● **任務說明 1**:
從下方列表中找出所有含有字串「between」的行，逐字抄錄。

● **所附摘錄**:
◆ ◆ ◆ ◆

數據范圍20，時間5s，沒有直接爆搜的思路

答案在0-1之間，滿足單調性...試試二分？那judge呢？暴力dfs枚舉?

效率玄學？并沒有關系！...就當試試咯...過了...比DP還快...

#include <cmath>
#include <cstdio>
#include <algorithm>

using namespace std;

const double eps = 1e-14;

int n, L[21], R[21];

double a[21];

bool dfs(int i, int x) {
    if(i > n)
        return 1;
    int y = L[i] / x;
    if(L[i] % x) y ++;
    for(y *= x;y <= R[i];y += x)
        if(dfs(i + 1, y))
            return 1;
    return 0;
}

bool judge(double k) {
    for(int i = 1;i <= n;i ++)

◆ ◆ ◆ ◆

● **本題列表**:
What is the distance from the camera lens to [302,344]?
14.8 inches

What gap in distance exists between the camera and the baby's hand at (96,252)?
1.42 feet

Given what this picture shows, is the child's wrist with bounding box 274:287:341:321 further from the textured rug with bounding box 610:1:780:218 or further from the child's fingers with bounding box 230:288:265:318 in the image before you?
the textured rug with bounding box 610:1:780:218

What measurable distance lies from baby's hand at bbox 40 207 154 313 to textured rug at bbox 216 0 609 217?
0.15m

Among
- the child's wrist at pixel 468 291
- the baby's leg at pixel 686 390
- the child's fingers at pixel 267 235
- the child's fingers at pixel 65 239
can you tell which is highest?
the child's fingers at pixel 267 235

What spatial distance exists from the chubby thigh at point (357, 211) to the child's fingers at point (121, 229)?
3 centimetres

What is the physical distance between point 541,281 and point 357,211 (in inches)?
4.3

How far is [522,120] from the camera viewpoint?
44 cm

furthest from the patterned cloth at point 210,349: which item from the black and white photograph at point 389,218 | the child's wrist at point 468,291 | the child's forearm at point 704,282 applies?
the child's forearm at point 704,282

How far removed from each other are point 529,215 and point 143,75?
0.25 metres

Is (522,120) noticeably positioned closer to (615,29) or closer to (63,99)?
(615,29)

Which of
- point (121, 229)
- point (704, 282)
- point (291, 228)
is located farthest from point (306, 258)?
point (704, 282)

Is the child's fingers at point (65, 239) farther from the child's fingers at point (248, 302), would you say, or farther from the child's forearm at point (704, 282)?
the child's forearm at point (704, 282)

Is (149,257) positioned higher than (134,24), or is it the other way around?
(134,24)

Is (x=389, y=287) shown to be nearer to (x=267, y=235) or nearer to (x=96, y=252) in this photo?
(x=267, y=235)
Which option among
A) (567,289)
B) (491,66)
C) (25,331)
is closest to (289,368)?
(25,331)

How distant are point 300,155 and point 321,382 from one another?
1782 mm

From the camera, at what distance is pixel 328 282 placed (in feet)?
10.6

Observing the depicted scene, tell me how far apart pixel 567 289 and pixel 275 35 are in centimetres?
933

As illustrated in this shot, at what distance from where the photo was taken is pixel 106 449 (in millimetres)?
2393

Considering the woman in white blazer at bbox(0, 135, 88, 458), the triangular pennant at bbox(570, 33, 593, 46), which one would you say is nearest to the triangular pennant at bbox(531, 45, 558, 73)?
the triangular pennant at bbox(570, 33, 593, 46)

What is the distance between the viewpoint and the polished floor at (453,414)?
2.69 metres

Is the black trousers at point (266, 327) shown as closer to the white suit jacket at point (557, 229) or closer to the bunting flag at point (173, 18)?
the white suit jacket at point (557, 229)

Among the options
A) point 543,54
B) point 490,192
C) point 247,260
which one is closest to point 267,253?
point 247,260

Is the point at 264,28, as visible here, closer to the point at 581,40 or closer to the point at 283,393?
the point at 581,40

◆ ◆ ◆ ◆

● **任務說明 2**:
依據上方這段二分題解，判斷下列各項敘述是否與原文相符，逐項回答是或否，並一字不差地引用作為判斷依據的原文：(a) 時間限制為 5s。(b) 程式中的 eps 設為 1e-9。(c) 文中稱此做法比 DP 慢。

● **正確答案 1**:
What gap in distance exists between the camera and the baby's hand at (96,252)?
What is the physical distance between point 541,281 and point 357,211 (in inches)?
What is the distance between the viewpoint and the polished floor at (453,414)?

● **正確答案 2**:
(a) 是。「數據范圍20，時間5s」
(b) 否。「const double eps = 1e-14;」
(c) 否。「比DP還快」